Tuning the thermoelectric properties of SrTiO3 by controlled oxygen doping

TL;DR

This study demonstrates that controlled oxygen doping in SrTiO3 single crystals enhances thermoelectric performance by increasing electrical conductivity while maintaining a high Seebeck coefficient and reducing thermal conductivity.

Contribution

It introduces a method for tuning SrTiO3's thermoelectric properties through precise oxygen doping and vacancy control, supported by experimental and ab initio evidence.

Findings

Achieved electron doping of ~10^-5 carriers per unit cell via vacuum annealing.

Maintained large Seebeck coefficient despite increased electrical conductivity.

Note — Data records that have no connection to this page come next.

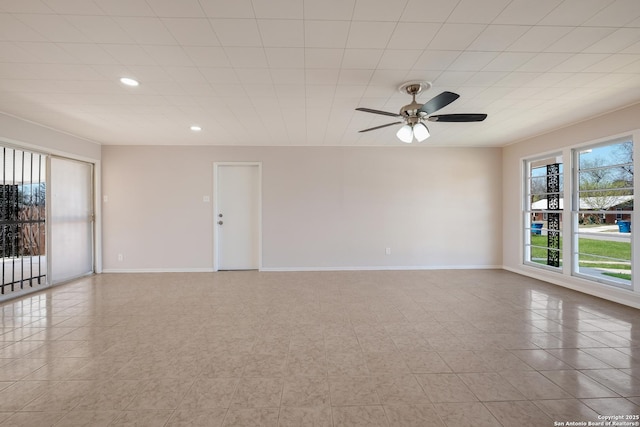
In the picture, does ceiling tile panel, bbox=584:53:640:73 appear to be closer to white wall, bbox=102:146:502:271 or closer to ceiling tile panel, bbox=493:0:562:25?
ceiling tile panel, bbox=493:0:562:25

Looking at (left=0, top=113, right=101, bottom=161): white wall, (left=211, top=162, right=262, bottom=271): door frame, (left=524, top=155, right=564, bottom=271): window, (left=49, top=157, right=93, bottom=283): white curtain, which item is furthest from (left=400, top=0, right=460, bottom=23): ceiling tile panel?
(left=49, top=157, right=93, bottom=283): white curtain

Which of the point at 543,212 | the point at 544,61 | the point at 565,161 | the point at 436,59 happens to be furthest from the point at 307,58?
the point at 543,212

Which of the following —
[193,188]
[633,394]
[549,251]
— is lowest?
[633,394]

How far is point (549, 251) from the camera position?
494cm

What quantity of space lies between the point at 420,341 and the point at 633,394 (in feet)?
4.52

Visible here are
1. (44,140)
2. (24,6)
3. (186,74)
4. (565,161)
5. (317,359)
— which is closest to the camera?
(24,6)

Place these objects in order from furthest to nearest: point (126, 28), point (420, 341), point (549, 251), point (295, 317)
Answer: point (549, 251)
point (295, 317)
point (420, 341)
point (126, 28)

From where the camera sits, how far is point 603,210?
12.8ft

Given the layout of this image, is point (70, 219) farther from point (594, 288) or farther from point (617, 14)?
point (594, 288)

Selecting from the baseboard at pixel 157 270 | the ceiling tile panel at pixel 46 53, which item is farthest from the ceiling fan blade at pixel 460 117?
the baseboard at pixel 157 270

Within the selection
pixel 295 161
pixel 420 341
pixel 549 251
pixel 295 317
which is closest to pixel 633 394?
pixel 420 341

Reduced thermal conductivity through vacancy disorder scattering.

Abstract

We report the thermoelectric properties (Seebeck coefficient, thermal conductivity, and electrical resistivity) of lightly doped single crystals of (001)-oriented SrTiO3 (STO). Hall effect measurements show that electron doping around 10^-5 carriers per unit cell can be achieved by vacuum annealing of the crystals under carefully controlled conditions. The steep density of states near the Fermi energy of STO at this doping level (confirmed by ab initio calculations) retains an unusually large Seebeck coefficient, in spite of an increase in the electronic conductivity by several orders of magnitude. This effect, combined with a decrease in thermal conductivity due to vacancy disorder scattering makes intrinsic doping in STO (and other materials) an alternative strategy to optimize its thermoelectric figure of merit.